File permissions to restrict access (like Windows XP encryption)

[artella]

Hi,

Is it possible to set the permissions (or use some utility) which :

1)Only allows files to only be accessed by a given user
2)which cannot be "overrided" by root
3)which does not require a password in order to access the files

Something like Windows XP encryption.

Thanks

[hazel]

Hi,

Is it possible to set the permissions (or use some utility) which :

1)Only allows files to only be accessed by a given user
2)which cannot be "overrided" by root
3)which does not require a password in order to access the files

Something like Windows XP encryption.

Thanks

You could try the acl facility. man acl will give you a synopsis.

[artella]

Hi, thanks. So if you then moved the file to another computer would it still be viewable? I was looking for something like Windows XP certificates, which would not allow the file to be viewed on another computer without the relevant certificate.

[atreyu]

Then encrypt the file with gpg. It is likely already installed on your system ("which gpg").

With GPG, you can encrypt your file symmetrically (using a password to protect it), or asymmetrically (using public/private key pairs).

The former way, just do:

Code:

 gpg -o myfile.gpg -c myfile.txt

You will be prompted to enter a passphrase to protect the file. The new file "myfile.gpg" is created.

To decrypt it:

Code:

gpg -o myfile.txt -d myfile.gpg

You will be prompted to enter the passphrase to decrypt the file.

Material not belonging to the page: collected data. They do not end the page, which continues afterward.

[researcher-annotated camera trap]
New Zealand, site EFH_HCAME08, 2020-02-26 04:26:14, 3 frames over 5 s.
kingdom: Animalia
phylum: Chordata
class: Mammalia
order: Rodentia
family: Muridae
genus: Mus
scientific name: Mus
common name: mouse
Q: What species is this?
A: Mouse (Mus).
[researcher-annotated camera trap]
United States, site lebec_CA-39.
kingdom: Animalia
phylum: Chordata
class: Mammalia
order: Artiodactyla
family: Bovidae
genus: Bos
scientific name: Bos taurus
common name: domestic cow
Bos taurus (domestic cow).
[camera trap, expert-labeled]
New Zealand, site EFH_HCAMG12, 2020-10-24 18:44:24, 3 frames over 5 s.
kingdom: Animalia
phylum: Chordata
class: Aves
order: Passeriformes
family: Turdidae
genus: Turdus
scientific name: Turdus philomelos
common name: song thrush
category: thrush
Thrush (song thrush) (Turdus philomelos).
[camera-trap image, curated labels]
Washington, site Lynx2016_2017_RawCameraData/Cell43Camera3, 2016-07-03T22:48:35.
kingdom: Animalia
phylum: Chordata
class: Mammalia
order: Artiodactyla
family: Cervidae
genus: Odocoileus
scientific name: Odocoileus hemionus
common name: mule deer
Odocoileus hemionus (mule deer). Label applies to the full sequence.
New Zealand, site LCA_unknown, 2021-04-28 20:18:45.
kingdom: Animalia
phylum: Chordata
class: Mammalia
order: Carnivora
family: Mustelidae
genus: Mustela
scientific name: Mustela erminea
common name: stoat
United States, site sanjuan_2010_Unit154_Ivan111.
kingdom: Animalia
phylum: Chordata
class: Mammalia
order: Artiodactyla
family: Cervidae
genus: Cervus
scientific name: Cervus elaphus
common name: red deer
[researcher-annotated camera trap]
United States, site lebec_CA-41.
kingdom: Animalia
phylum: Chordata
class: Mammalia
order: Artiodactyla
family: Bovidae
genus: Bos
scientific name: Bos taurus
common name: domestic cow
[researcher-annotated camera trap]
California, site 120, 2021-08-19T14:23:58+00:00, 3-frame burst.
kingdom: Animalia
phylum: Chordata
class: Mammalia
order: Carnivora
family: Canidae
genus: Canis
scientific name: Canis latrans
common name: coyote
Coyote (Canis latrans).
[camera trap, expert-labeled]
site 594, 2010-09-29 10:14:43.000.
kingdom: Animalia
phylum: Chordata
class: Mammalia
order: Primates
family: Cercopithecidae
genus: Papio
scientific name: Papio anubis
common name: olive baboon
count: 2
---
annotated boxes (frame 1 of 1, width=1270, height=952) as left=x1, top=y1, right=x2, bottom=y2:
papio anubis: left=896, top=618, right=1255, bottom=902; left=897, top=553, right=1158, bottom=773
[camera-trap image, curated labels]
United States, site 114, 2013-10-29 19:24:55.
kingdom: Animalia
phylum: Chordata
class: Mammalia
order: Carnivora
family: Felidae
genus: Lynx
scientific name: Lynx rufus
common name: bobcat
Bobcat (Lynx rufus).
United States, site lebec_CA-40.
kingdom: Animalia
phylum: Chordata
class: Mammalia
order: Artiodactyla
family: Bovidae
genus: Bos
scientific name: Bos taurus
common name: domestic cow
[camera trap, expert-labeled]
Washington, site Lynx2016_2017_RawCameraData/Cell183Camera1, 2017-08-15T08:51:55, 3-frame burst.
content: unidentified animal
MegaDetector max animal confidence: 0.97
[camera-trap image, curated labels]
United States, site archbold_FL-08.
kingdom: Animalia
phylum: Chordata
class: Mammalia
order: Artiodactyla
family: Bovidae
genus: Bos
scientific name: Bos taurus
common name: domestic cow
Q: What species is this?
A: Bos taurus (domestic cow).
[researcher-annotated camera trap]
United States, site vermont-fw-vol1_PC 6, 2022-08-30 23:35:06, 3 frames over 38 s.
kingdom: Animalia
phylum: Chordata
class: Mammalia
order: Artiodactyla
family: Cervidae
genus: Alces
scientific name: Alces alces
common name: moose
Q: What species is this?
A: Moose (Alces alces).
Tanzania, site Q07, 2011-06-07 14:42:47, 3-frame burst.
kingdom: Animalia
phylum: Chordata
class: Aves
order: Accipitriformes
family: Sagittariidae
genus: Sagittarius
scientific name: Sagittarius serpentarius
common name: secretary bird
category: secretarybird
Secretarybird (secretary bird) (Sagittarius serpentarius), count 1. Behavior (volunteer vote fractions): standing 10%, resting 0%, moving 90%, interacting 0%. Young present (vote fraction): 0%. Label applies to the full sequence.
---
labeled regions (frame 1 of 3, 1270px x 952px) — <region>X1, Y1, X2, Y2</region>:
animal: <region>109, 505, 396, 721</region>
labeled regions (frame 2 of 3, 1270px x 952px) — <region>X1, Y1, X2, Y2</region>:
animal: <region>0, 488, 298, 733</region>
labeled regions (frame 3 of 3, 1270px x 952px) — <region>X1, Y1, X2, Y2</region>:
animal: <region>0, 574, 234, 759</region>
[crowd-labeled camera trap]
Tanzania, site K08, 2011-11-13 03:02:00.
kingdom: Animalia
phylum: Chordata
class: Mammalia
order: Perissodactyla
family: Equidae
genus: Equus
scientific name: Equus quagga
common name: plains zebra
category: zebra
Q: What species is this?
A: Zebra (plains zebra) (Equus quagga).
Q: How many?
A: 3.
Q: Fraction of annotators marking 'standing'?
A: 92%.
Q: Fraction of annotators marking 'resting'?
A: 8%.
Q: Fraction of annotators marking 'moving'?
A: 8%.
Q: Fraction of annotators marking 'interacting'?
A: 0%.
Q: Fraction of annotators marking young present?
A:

To use asymmetrical encryption, you'll need to generate keys first, then share your public key with some trusted peer (who will import this into their keyring). Then you can encrypt and sign your file and only someone with your public key can decrypt it.

[Siddly]

You could try the acl facility. man acl will give you a synopsis.

Also have a look at "man setfacl" and "man getfacl".

[Mudgen]

Also have a look at "man setfacl" and "man getfacl".

Which will tell you that root as well as owner can change ACLs. Atreyu's encryption suggestion is probably the only way to hide from root. You can also do an encrypted filesystem mountable in user space, with the user being the only one with the key.

[anotherzeb]

I hear that eCryptfs can encrypt files as they are written and decrypt them as they are read, using your logon password to store your encryption password. I haven't used it, but it sounds useful

[Djhg2000]

I don't think there are any permissions which can actually replace encryption.

Have a look at encrypted home folders, I think most major distros have a way of doing it (the solution posted by anotherzeb sounds interesting as well).